_Belge bölümü_:
☆ ☆ ☆
Aynı zamanda yıldız falcılığında doğum tarihine göre kişiye sabitlenen bir karakter, eğitilir olmaktan uzaktır. Kişiye doğum tarihine göre belirlenen bir karakter biçmenin ve onu bu biçilmiş karaktere göre yargılamanın doğru bir yaklaşım olmadığı açıktır. Örneğin, eğer müneccim (yıldız falcısı) hesabına göre bir kişinin çok alıngan olduğu belirlenmişse, artık o kişi kendine alıngan nazarıyla bakacak ve çevresindekiler de ona bu yaklaşımla davranacaklardır.



Alınganlığın sebepleri araştırılmayacak ve eğitimle bu sorunu aşmanın yolları aranmayacaktır. Hatta, gerçekte alıngan olmayan biri bile bu psikolojik ve sosyolojik baskı nedeniyle alıngan tavırlar sergileyebilecektir. Oysa alınganlık belirli ölçülerde herkeste vardır ve insanî bir özelliktir. Eğer birisinde fazla miktarda alınganlık varsa da, bu, doğum tarihiyle ilgili bir olay olmadığı gibi, olumlu yaklaşımlarla ve eğitimle kişinin bu yanını düzeltmesi zor değildir. Oysa yıldız falcılığı anlayışında bu çabaya yer yoktur.
☆ ☆ ☆
_Alıştırma_: Yıldız falcılığı ve karakter üzerine olan metni, son cümlesinden sonra sürdürün.

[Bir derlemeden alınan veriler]
☆ ☆ ☆
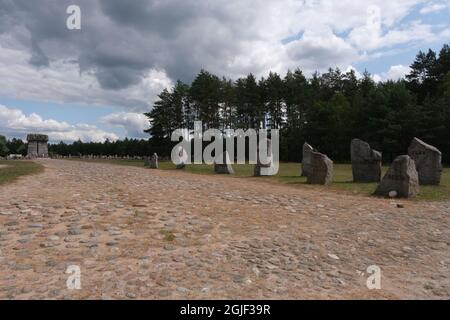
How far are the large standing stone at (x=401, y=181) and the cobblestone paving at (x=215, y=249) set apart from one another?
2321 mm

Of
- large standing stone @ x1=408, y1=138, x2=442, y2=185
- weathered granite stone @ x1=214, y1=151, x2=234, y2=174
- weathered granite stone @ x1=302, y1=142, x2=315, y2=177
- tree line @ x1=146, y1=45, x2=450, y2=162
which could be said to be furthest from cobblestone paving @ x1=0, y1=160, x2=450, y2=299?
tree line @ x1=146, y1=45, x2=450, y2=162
☆ ☆ ☆
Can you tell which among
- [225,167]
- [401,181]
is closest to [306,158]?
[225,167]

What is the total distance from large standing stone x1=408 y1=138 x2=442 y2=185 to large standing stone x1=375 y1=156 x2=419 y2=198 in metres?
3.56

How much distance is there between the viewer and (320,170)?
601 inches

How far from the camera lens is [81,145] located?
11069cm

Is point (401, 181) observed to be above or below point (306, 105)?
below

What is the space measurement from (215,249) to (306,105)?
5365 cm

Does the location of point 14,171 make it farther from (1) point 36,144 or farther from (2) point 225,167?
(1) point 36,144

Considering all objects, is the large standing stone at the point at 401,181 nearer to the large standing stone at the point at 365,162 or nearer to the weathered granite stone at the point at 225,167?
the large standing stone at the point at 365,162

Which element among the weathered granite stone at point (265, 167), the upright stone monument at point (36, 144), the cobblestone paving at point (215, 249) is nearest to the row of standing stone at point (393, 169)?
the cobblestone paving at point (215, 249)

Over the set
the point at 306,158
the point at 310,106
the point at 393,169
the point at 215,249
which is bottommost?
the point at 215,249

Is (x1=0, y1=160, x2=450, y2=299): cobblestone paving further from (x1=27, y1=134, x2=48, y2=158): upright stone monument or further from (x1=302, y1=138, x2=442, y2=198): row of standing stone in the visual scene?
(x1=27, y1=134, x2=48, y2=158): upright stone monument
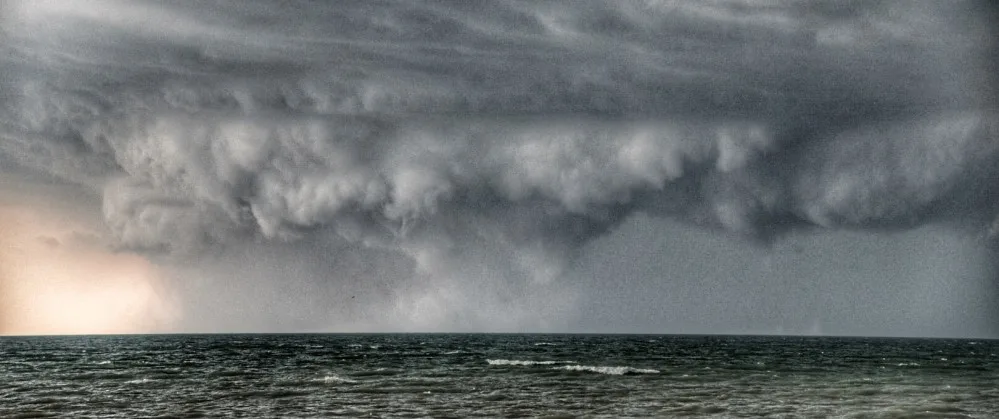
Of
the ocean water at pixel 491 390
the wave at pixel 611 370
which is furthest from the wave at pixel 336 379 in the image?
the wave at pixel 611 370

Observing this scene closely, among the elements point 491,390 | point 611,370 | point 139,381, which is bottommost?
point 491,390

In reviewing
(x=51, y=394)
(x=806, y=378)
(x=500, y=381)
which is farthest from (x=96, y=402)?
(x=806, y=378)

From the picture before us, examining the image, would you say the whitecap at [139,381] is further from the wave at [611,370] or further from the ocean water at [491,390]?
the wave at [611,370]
☆ ☆ ☆
_Yanıt_:
Buruc, aynı zamanda Kur’ân’ın 85. sûresinin adıdır. Bu sûre, gökyüzünün burçlarına yeminle başladığı için Buruc Sûresi adını almıştır. İfâde surenin ilk âyetinde geçer. Mânâsı şöyledir: “Yemin olsun burçlarla dolu gökyüzüne.” (Buruc Suresi: 1) Kur’ân’ın eşsiz taraflarından biri de çok şeylere yemin edilmesidir.


Bediüzzaman burçlara yemin etmek gibi bu tür kudsî yeminlerin Cenab-ı Hakk’ın varlık ve birliğine delil olduğunu ve gelişigüzel sanılan sebeplerin ardında çok önemli anlamların, gerçeklerin varolduğunu gösterdiğini şu sözleriyle ifade eder: “Yıldızları dehşetli azametleriyle ve kemal-i intizam ile yerlerine yerleştirmek ve seyyaratları hayretengiz bir surette döndürmekteki azamet-i kudret ve kemal-i hikmeti… ihtar” ile “tesadüfî zannolunan unsurlar, çok nazik hikmetleri ve ehemmiyetli vazifeleri görüyorlar. Ve hakeza, her bir mevkiin, ayrı ayrı nüktesi ve faidesi var” (Nursî, Mektubat, s. 378)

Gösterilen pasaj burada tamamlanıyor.